On the success path (res.ok === true), postgrest-js calls JSON.parse(body) with no error handling. A 2xx status does not guarantee a JSON body:

  • A proxy / gateway / CDN in front of PostgREST (Cloudflare, nginx, a corporate proxy, a service worker, etc.) can return a non-JSON body — e.g. an HTML error page or a plaintext upstream connect error — with a success status.
  • A connection dropped mid-stream yields a truncated body (Unexpected end of JSON input) even from a perfectly well-behaved server.

When that happens today the raw SyntaxError escapes processResponse, and the result depends on how the query was awaited:

  1. With .throwOnError() → the promise rejects with a SyntaxError, not a PostgrestError. This breaks the documented contract — catch blocks that read error.code / error.hint / error.details receive an unexpected shape.
  2. Without it → the error is caught by the network-error handler and returned as { status: 0, error: { message: "SyntaxError: Unexpected token ..." } }. status: 0 signals a client-side network failure, which is misleading: the request actually reached the server and returned a real HTTP status.

The non-2xx branch already tolerates non-JSON bodies (it falls back to error = { message: body }). This PR makes the success path symmetric with it.

Change

Wrap the success-path JSON.parse in a try/catch.

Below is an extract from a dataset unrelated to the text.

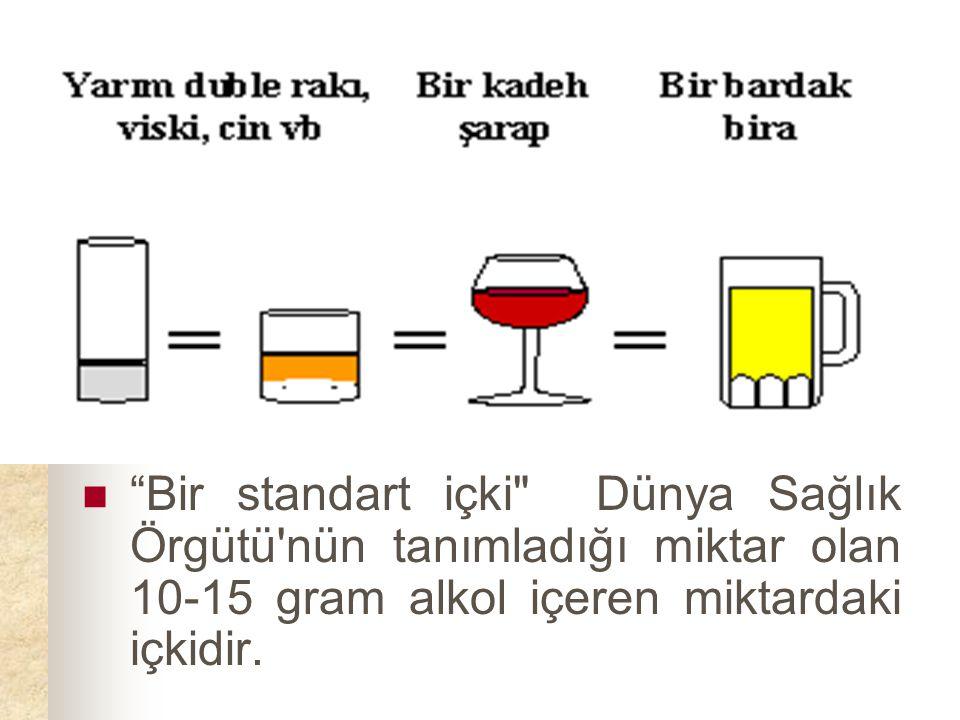 """""""Bir standart içki"""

On parse failure:

  • return a structured error (message, details with a truncated body snippet, an actionable hint, empty code — matching the existing client-side error shape),
  • preserve the real HTTP status / statusText instead of reporting status: 0,
  • throw a PostgrestError when .throwOnError() is set.

Valid-JSON responses are completely unaffected — this is purely defensive.

Type of Change

  • Bug fix (fix)

Testing

  • Unit tests added (packages/core/postgrest-js/test/fetch-errors.test.ts, mocked fetch — no Docker): HTML body on 200, truncated JSON, real-status preservation, oversized-body truncation in details, and the throwOnError → PostgrestError contract.
  • nx type-check / nx type-check:test pass.
  • nx format:check passes; mock-based suites (fetch-errors, retry, timeout-and-url-length) pass.

Checklist

  • Code formatted (nx format)
  • Used conventional commits (fix(postgrest): ...)

Related context: supabase/postgrest-js#646 and supabase/postgrest-js#282 (the "Unexpected token < in JSON" class of reports). This PR intentionally scopes to client-side robustness/contract-correctness rather than expecting upstream proxies to always emit JSON.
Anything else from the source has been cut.